This is what it feels like to be one of the only black people in the audience while watching gripping black stories at the film festival. “Power to the people!”
Pirkle Jones/The Black Panthers: Vanguard of the Revolution / Via Sundance.org
As a Sundance Film Festival newbie, the most striking thing to me so far — especially as someone who covers Black Hollywood — is that this year's line-up offers a series of films that capture landmark black experiences and is serving them to a predominantly white audience.
These films speak directly to the lives of my fellow tribe members today and to the struggles that our parents and grandparents fought so hard to live through and overcome. It's important for non-brown viewers to witness the heartbreaking civil rights battles of singer Nina Simone, or the contemporary reality of being killed for being a black teen who blared loud music at a gas station, or the affecting footage of the valiant rise and heartbreaking fall of the Black Panther Party, all the more poignant considering its biggest supporters included a largely non-black base.
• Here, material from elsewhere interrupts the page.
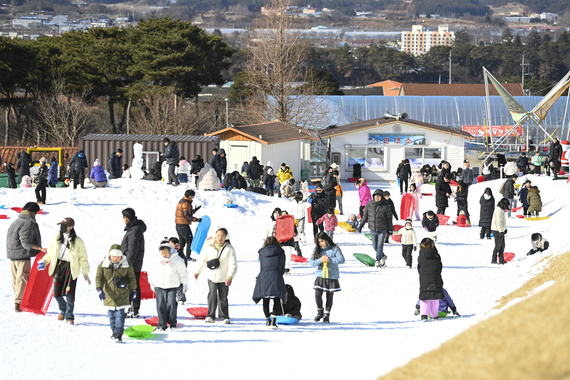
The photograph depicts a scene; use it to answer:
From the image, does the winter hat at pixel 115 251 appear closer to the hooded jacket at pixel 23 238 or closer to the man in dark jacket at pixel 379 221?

That film — The Black Panthers: Vanguard of the Revolution — is excellent. It's the latest from director Stanley Nelson, who came to the festival in 2010 to premiere Freedom Riders, a moving documentary that highlighted the story behind the hundreds of civil rights activists who faced down segregation. In Nelson's latest film, the women's voices are as vital and important as those of their male counterparts, something not often seen in documentaries about times of social change. The fact that these women aren't tied to their husbands or lovers, but are seen as entities of their own, makes The Black Panthers all the more exceptional.
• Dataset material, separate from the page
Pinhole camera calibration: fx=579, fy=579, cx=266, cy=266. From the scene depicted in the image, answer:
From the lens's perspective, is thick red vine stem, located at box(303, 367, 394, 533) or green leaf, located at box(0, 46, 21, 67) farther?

I was practically still shaking the morning after viewing the documentary, overwhelmed by the idea that young people were able to assemble and create an organization that caused high-ranking government officials to tremble and respond in — at times — violent ways.
Pirkle Jones/The Black Panthers: Vanguard of the Revolution / Via Sundance.org
Nelson, who is known for exploring African-American experiences in telling documentaries, is a smart man, and he's making strategic decisions in presenting The Black Panthers. This documentary will open the Pan African Film Festival in Los Angeles after it leaves Sundance, the former festival being a space where such a film seems meant to have its first viewing. After its festival run, Nelson plans for the film to have a limited theatrical release at some point, before landing on PBS in February 2016.
Coming to the Sundance Film Festival first — an event where you can almost count the number of black participants on one hand — was the bold choice, and one with a greater meaning: the real goal here is to have as many people see a film like this as possible — black, white, or otherwise.
"About six weeks ago, we brought some activists together at the Ford Foundation and had them look at the film and said, 'What do you think? Is this a film you can use? Or is it something that's a little bit too scary?' All of them said they see this as a film about young people realizing the power that they had," Nelson said in a Q&A after his documentary premiered to a packed house on Jan. 23. "It was very clear it didn't work for the Panthers, and there were mistakes made. What's going on in this country is amazing. It could be the start of some real change. I think that hopefully we can get this film out to people and more and more people can use it. That's our hope."